I was shown this local copy proposed amendment to the Swedish national regulation last week and thought I would pass it along.

In the consequences document local copy they explain that they see the current regulations as being clear as to when instrument approaches can be used but due to the accident investigations board suggestion they have produced this amendment. It seems like they are making the assumption that the regulation already prohibits instrument approaches in class-g but in their proposal, they make it explicit. There they propose that instrument procedure may only if, at a minimum, a Traffic Information Zone exists. The regulation may be commented on until 11 July.

Sweden

The Royal Swedish Aeroclub (national organisation of Swedish aeroclubs) and AOPA-Sweden are writing a joint (and quite negative) comment on the proposal. I’m one of the authors.

Our main points will be that the proposal goes counter to EASAs GA Roadmap and stated intentions of having more GPS-based approaches to smaller airports and also that the proposal includes operational rules which national authorities can’t make, given that there is already an EU Ops Regulation.

We invite other organisations to sign the comment.

It is also “interesting” to note that the consequence analysis doesn’t consider light GA at all.

ESKC (Uppsala/Sundbro), Sweden

Point 17a is also interesting considering what TS claims as being the background to the decision (a conflict between IFR/VFR traffic) since they make an exception for “socially important” flights. Nothing would prevent VFR traffic from flying under the clouds within their approaches yet they will continue allowing HEMS, ambulance flights, etc. to continue flying instrument approaches in G airspace.

## COLLECTED DATA:
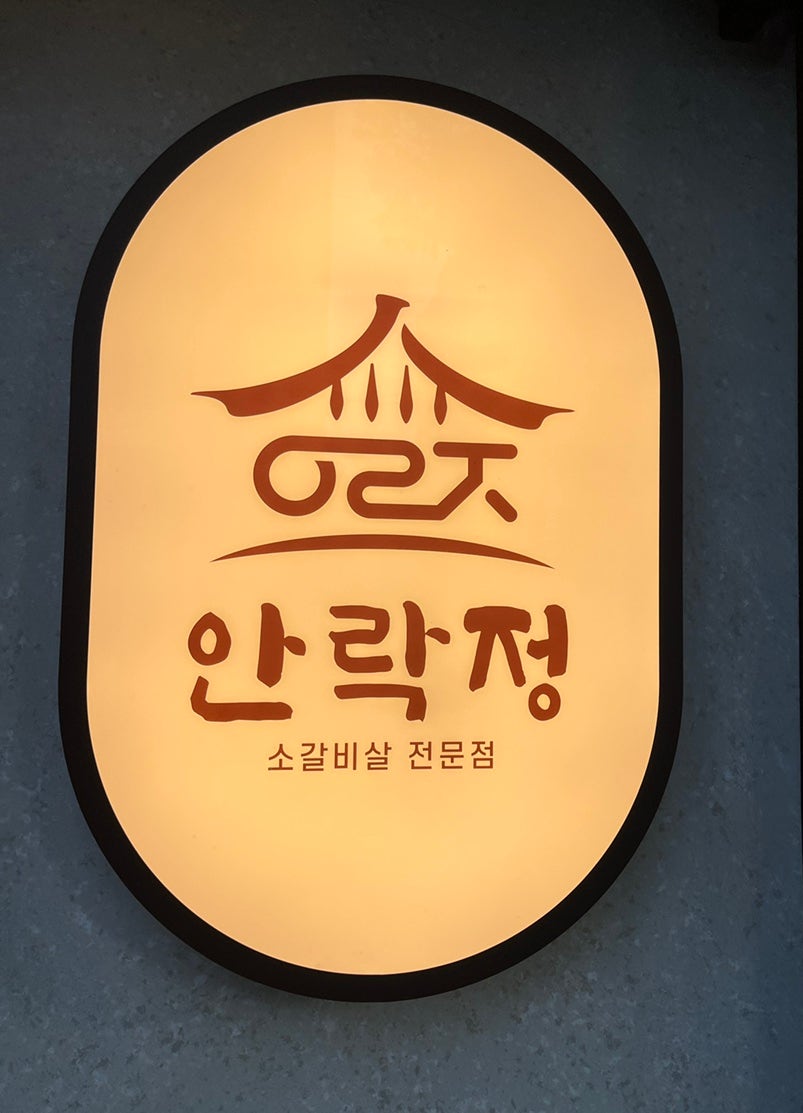 안락정 사진 1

## ACTIONS TO TAKE:
(1) From the post on the Swedish instrument approach proposal, repeat verbatim the part that opens with the words containing "I was shown" and closes with "of the authors.".
(2) According to the post on the Swedish instrument approach proposal, which two organizations are writing a joint comment on the proposal?
(3) Resume the post on the Swedish instrument approach proposal, beginning right after its final sentence.

## OUTPUTS BY TASK:
(1)
I was shown this local copy proposed amendment to the Swedish national regulation last week and thought I would pass it along.

In the consequences document local copy they explain that they see the current regulations as being clear as to when instrument approaches can be used but due to the accident investigations board suggestion they have produced this amendment. It seems like they are making the assumption that the regulation already prohibits instrument approaches in class-g but in their proposal, they make it explicit. There they propose that instrument procedure may only if, at a minimum, a Traffic Information Zone exists. The regulation may be commented on until 11 July.

Sweden

The Royal Swedish Aeroclub (national organisation of Swedish aeroclubs) and AOPA-Sweden are writing a joint (and quite negative) comment on the proposal. I’m one of the authors.

(2) The Royal Swedish Aeroclub and AOPA-Sweden.

(3)
Sweden

The Swedish authority just withdrew their proposal, “for further internal discussions”. We’ve heard rumours about internal opposition to the proposal.

ESKC (Uppsala/Sundbro), Sweden

Just out of curiosity, what would actually change?

The elephant is the circulation
ENVA ENOP ENMO, Norway

LeSving wrote:

Just out of curiosity, what would actually change?

Several things would have changed:

  • With part-NCO, it is permissible to make instrument approaches to airports where the tower or AFIS unit is closed. The proposal would have banned that. (Which would not have had any legal effect, since a country can’t override part-NCO, but it would have caused a lot of practical difficulties.)
  • With part-NCO, it is permissible to make “do it yourself” instrument approaches. The proposal would have banned that. Same comment about legal effect as above.
  • The EASA GA strategy includes GPS approaches to airports without ATS. The proposal would have prevented that.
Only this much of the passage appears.